3.3. Results of HZP 3.2. BEAVRS benchmark modeling BEAVRS benchmark is specifications and measured results for two cycles of a PWR which was proposed by the MIT Computational Reactor Physics Group (Horelik and Herman, 2012). BEAVRS benchmark provides detailed descriptions and measured results for PWR with 193 fuel assemblies, and each 17  17 assembly contains 264 fuel rods, with three different enrichments. Both the measured data of hot zero power (HZP) and hot full power (HFP) are given in BEAVRS. The configuration of BEAVRS core is shown in Figs. 11and 12. And the parameters of core and assembly are listed in Tables 1 and 2. The detailed geometry of BEAVRS full core was built up by RMC, as shown in Figs. 13and 14. To consider the axial distributions of fission power and coolant density, the active core is divided into 10 axial segments. For thermal-hydraulics model in COBRA, only an octant of core has been considered for the 193 fuel assemblies in the full core.
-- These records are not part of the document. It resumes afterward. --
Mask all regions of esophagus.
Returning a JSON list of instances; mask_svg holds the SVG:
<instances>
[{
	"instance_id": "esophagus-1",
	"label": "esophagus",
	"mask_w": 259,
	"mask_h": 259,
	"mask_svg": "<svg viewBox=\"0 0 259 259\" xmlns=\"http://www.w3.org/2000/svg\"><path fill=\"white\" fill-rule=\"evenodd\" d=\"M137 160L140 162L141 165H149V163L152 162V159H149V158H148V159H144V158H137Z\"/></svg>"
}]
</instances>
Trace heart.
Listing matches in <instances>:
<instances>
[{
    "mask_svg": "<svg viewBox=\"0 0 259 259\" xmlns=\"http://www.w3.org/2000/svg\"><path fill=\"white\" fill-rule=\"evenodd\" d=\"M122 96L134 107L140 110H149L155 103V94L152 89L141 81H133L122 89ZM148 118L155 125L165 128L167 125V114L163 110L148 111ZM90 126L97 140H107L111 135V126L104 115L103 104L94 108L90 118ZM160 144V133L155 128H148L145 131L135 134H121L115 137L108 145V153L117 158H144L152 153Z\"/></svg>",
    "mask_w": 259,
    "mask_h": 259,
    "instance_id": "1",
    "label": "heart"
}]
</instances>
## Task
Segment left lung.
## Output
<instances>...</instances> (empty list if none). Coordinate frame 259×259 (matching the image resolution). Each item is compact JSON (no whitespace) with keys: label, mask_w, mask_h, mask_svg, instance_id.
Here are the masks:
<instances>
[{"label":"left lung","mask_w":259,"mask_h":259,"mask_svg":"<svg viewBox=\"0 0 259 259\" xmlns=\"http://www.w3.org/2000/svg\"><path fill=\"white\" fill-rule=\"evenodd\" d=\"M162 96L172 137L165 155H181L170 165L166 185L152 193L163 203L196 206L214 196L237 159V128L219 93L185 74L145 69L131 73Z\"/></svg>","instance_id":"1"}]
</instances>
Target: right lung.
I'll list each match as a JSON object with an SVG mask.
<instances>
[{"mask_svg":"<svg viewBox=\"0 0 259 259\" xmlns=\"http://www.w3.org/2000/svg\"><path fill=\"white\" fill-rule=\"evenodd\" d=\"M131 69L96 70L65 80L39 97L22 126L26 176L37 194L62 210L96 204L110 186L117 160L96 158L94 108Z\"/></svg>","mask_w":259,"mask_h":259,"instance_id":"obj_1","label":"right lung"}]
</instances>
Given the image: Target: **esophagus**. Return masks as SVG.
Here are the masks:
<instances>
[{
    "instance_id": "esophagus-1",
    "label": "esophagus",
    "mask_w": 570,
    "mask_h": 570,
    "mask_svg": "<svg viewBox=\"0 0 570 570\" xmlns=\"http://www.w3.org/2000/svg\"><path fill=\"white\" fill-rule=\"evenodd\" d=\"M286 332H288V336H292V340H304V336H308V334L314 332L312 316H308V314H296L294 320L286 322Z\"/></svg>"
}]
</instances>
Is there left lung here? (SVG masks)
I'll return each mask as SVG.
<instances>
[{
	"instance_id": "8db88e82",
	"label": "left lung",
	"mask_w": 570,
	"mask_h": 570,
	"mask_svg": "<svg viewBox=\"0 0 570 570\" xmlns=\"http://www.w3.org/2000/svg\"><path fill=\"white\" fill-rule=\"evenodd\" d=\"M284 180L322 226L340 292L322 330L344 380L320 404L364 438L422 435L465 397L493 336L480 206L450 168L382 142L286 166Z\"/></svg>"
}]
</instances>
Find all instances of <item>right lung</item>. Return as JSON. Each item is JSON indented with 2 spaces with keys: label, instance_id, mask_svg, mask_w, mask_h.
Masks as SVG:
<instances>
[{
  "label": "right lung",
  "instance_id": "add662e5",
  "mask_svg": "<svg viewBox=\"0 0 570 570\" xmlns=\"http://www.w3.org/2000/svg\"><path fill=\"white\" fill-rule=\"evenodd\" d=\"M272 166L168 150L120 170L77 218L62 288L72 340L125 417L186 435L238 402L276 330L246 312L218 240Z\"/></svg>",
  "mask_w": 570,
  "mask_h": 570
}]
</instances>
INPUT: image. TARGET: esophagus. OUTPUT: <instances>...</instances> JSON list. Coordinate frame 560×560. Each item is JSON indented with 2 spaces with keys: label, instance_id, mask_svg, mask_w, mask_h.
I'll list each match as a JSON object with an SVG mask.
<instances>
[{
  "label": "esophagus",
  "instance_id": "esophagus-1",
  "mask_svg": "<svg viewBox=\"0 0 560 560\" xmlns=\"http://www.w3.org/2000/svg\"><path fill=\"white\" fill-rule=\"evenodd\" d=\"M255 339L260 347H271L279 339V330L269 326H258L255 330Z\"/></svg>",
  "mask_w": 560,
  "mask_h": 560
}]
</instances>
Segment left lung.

Therefore, the grid of 31 channels, each containing an individual fuel assembly, making up the lower triangular region of the quarter-core shown in Fig. 15. Each assembly is divided into 10 axial segments.

The HZP condition of BEARS was firstly calculated to verify the neutronics model and on-the-fly temperature treatment. The onthe-fly treatment was compared with the pre-generated cross section (XS) of exact temperature. For HZP, the coolant temperature is 566 K, the temperatures of other material (including fuel) are 293.15 K, and the boron concentration is 975 pcm. When using the pre-generated XS, XS of 293.15 K and 566 K should be prepared in advance, while only cross sections of 0 K are needed for on-thefly treatment. The results are compared in Table 3. It can be found that the Keff of on-the-fly method agrees well with the pregenerated XS. Keff of RMC also agrees well with the result of OpenMC. The relative radial pin power distributions were also compared with the results of MC21 (Kelly et al., 2013). The pin power distributions also have good agreement as shown in Fig. 16. For pre-generated XS, 200,000 neutrons per cycle are used for totally 400 cycles with 200 inactive cycles, while for on-the-fly method, 100,000 neutrons per cycle are used for totally 400 cycles with 200 inactive cycles. The ENDF/B7.0 cross-section library was used.

3.4. Results of HFP

Fig. 10. Calculations time of PWR core case.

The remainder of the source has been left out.